Milton pulls out his wallet and the bartender whips out the tab. Instead of cash, Milton hands him a photo. A dark-haired boy with freckles, six or seven, grinning at the top of a slide.

“My son, Peter. He’s in a play,” says Milton. “Gonna be autographing that picture any day now.”

“Uh-huh. You oughta get going then.”

“No, no. I got time.” Milton scrolls through his texts, the white light of his phone searing his retinas. A message from Lily: Show starts 7 PM. Don’t bother coming if you’re gonna be late.

“Oh, no. Shit. OK. Here, take care,” says Milton. He squeezes the bartender’s shoulder and slaps a stack of tens and twenties into his hand. Lunging forward, Milton stomps from the plush carpet of the club to solid concrete. His body moves on autopilot. The world around him is a blur but he takes the time to observe the specks on his polished shoes and the hairs on his pale knuckles. Traffic lights reflect in the puddles outside, creating neon pools of yellow and green. Raindrops drum down Milton’s neck.
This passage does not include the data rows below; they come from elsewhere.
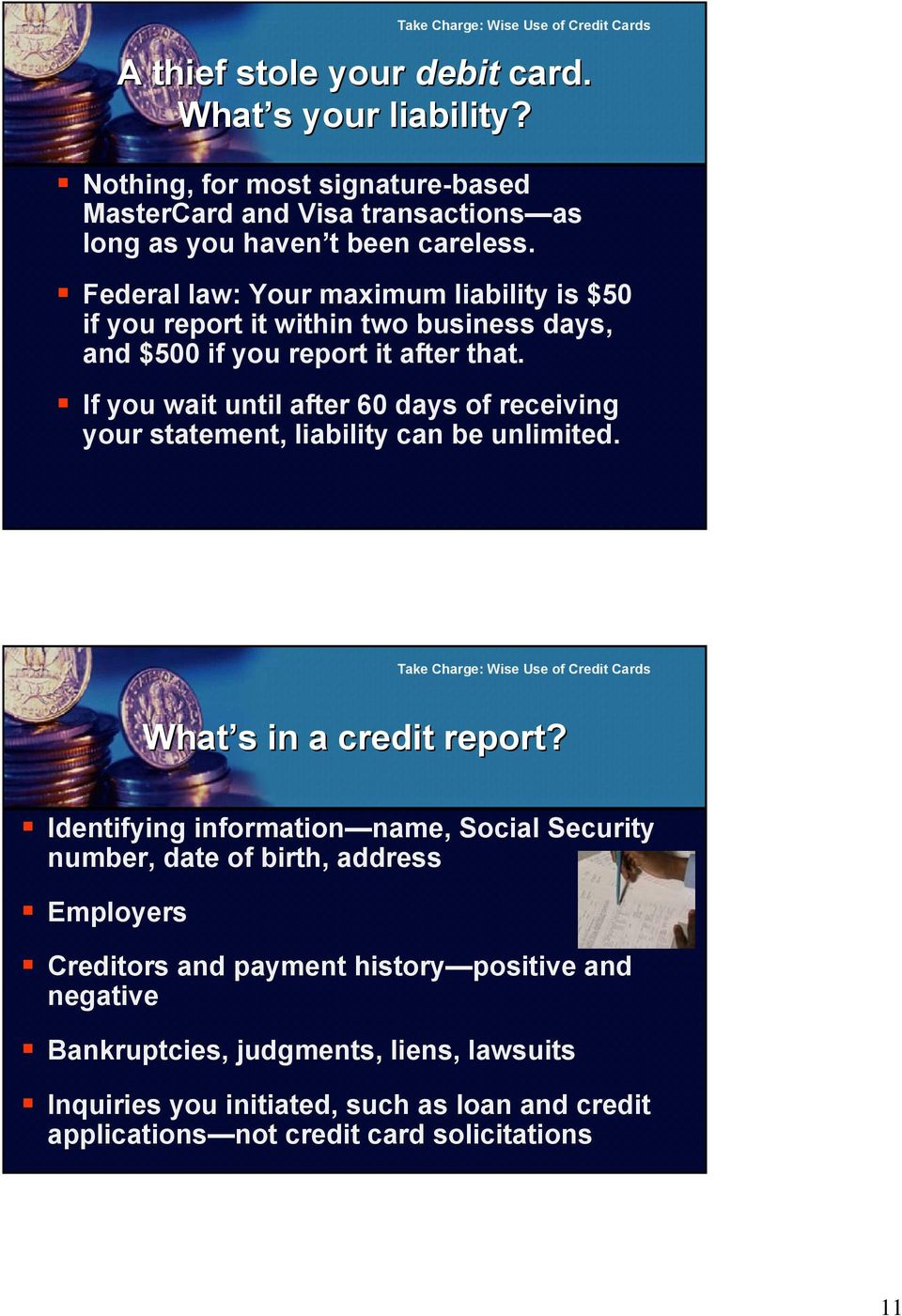 If you wait until after 60 days of receiving your statement, liability can be unlimited. What s in a credit report?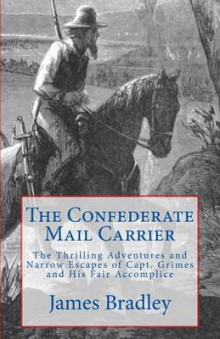 The Confederate Mail Carrier av James Bradley (Heftet)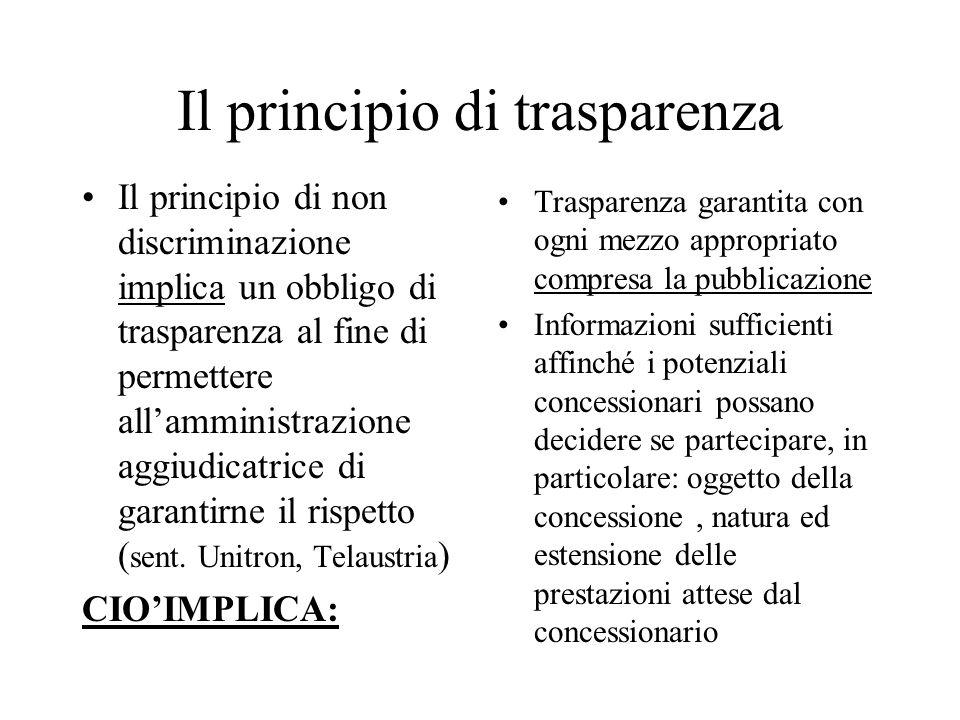 Il principio di trasparenza Il principio di non discriminazione implica un obbligo di trasparenza al fine di permettere all'amministrazione aggiudicat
He stumbles down the avenue in a half-stroll, half-jog, the occasional wrong step drenching his gray slacks. He figures he hasn’t missed much. Peter, ever the meek presence, always seemed destined for roles like Villager #2 and Tree in Background. He’s no less proud of the boy. Milton brushes the dark damp hair out of his eyes and wipes his face on his sleeve.

The corner deli becomes house with brown roof becomes house with blue roof. A few blocks further now and he’s in front of his old address. It’s a residence like any other in the neighborhood, except he can remember walking through that red door every night, Peter and Lily asleep, a grilled cheese sandwich at 1 a.m., and stepping around a minefield of toys. He’s taking the same route Peter and Lily take to P.S. 115 and he wonders how often he comes up in their conversations. “Hey listen…I wouldn’t get your hopes up about tonight.” He’s sure the words have been uttered in this vicinity. He remembers carrying the boy up on his shoulders through this path, in the days Peter thought he was the tallest man in the world. Now the boy has seen teachers who could explain the world better than Milton ever could. He’s seen superheroes on television far braver than his own father.

The banner outside the school reads, “Welcome Parents!” Milton trudges up the steps, body weight pressing hard against the railing. The hallways are empty and dimly lit. He walks by muted bulletin boards where paper plate faces with yarn hair are stapled. There’s a long mural of an American flag and kids of every race. As he wobbles past, diversity becomes a nauseous blend of colors. His waterlogged shoes squeal as he drags them across the smooth floor tiles. The sound of jaunty piano music guides Milton towards the auditorium, the faint cheering and laughter increasing by the decibel.

He finds the double door and slams the metal bar against the wood, entering the auditorium. The room is packed with dark silhouettes, the slivers of their heads illuminated by stage lighting. Milton turns to the stage and sees Peter, center stage belting out the final note of a song. The spotlight gleams on the boy, wearing a striped T-shirt and navy blue shorts. It cuts to darkness. The audience screams and claps. Milton’s palms explode into applause, his elbows knocking into teachers standing nearby.

“Sir, could you please take a seat?” one of them whispers.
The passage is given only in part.